When you reach the line that contains "[crowd-labeled camera trap]" in the data below, start reproducing lines exactly, and stop after the line that contains "family: Equidae".

Segment Start: Dataset

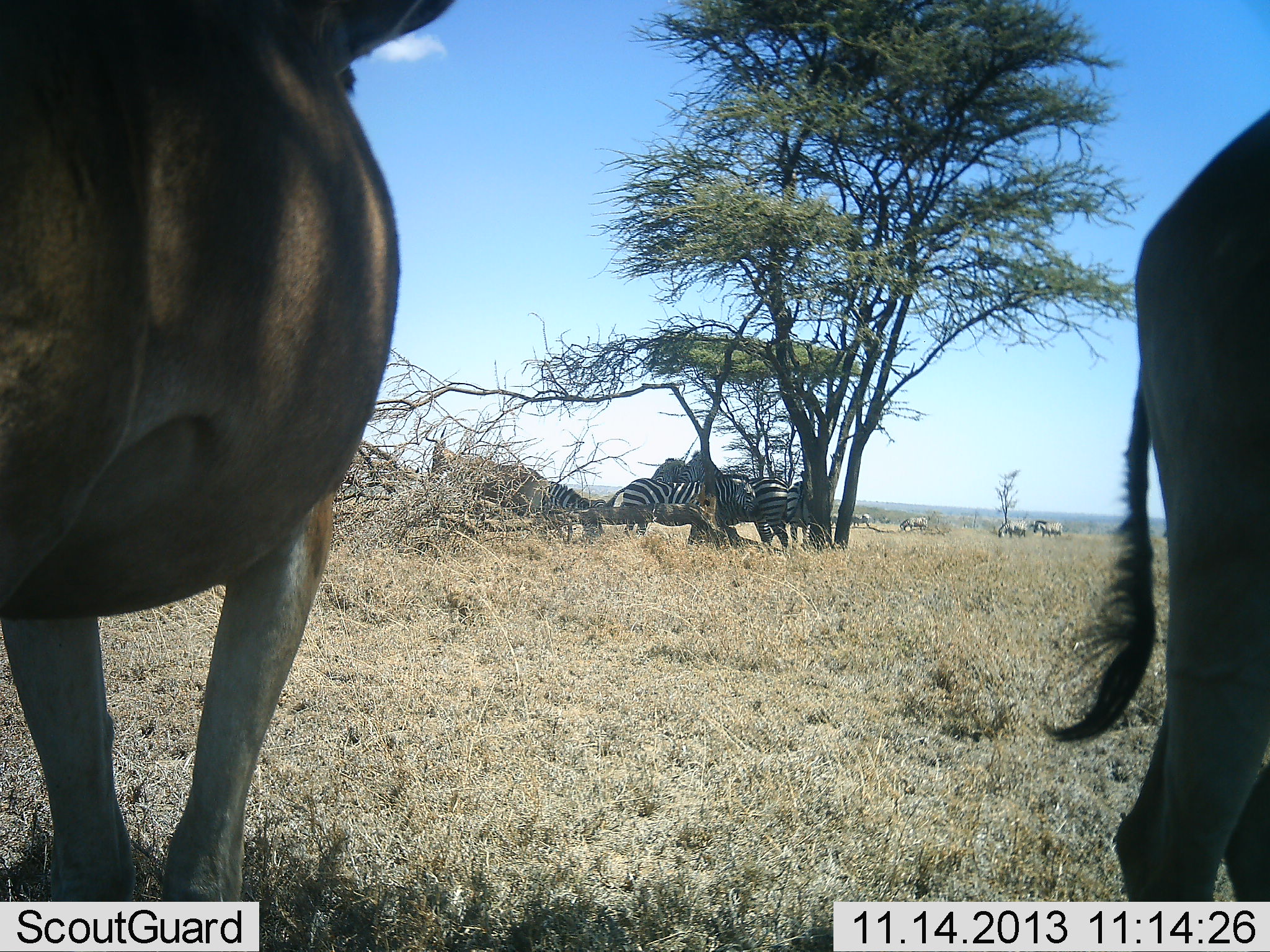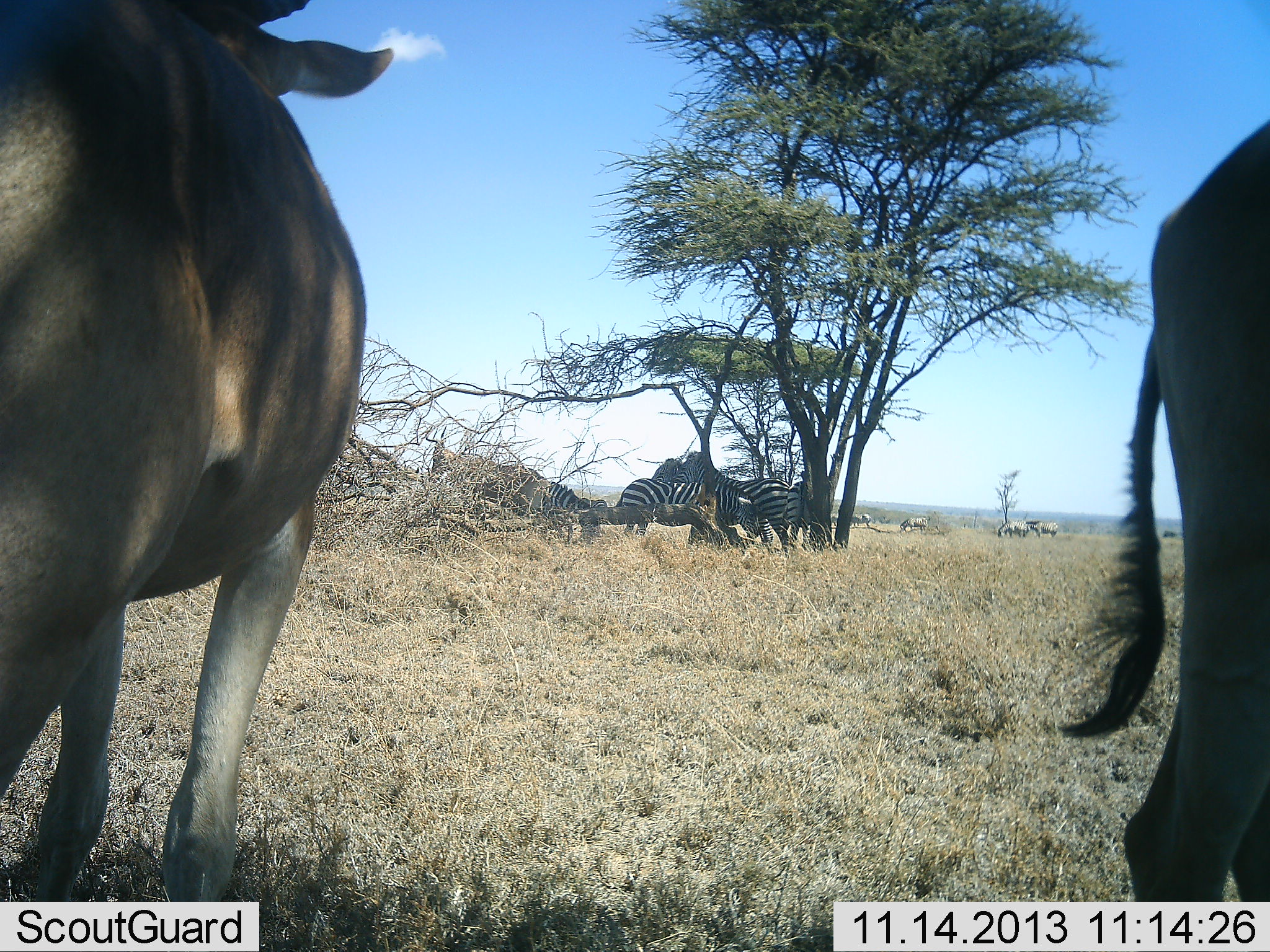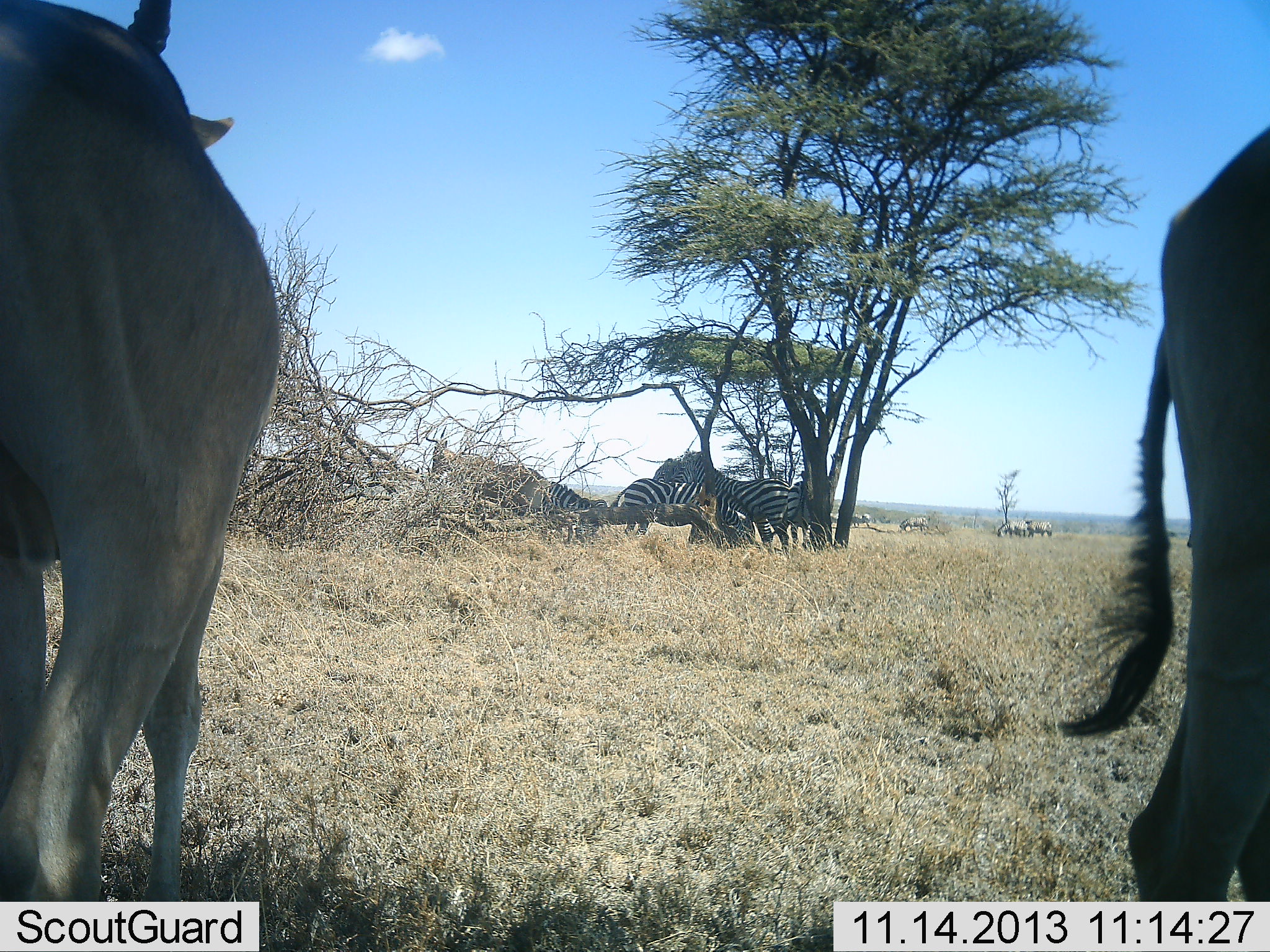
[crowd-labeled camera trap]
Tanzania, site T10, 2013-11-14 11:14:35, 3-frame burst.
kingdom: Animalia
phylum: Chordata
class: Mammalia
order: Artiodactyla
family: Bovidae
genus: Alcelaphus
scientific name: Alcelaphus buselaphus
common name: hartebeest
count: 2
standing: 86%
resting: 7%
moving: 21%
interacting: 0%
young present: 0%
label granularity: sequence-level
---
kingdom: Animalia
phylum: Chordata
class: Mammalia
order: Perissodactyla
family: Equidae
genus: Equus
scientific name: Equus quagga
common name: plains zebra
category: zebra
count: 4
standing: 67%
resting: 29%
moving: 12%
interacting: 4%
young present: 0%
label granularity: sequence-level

Segment End: Dataset
Segment Start: Dataset

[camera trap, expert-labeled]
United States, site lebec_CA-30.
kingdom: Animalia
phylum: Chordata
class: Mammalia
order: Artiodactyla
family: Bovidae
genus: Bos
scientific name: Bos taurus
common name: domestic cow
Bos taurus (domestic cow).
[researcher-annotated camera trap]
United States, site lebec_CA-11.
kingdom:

Segment End: Dataset
Segment Start: Dataset

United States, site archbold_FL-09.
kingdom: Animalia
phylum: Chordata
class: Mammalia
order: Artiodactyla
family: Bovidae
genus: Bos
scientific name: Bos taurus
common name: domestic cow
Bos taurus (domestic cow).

Segment End: Dataset

* [Answer to this exercise]
[crowd-labeled camera trap]
Tanzania, site T10, 2013-11-14 11:14:35, 3-frame burst.
kingdom: Animalia
phylum: Chordata
class: Mammalia
order: Artiodactyla
family: Bovidae
genus: Alcelaphus
scientific name: Alcelaphus buselaphus
common name: hartebeest
count: 2
standing: 86%
resting: 7%
moving: 21%
interacting: 0%
young present: 0%
label granularity: sequence-level
---
kingdom: Animalia
phylum: Chordata
class: Mammalia
order: Perissodactyla
family: Equidae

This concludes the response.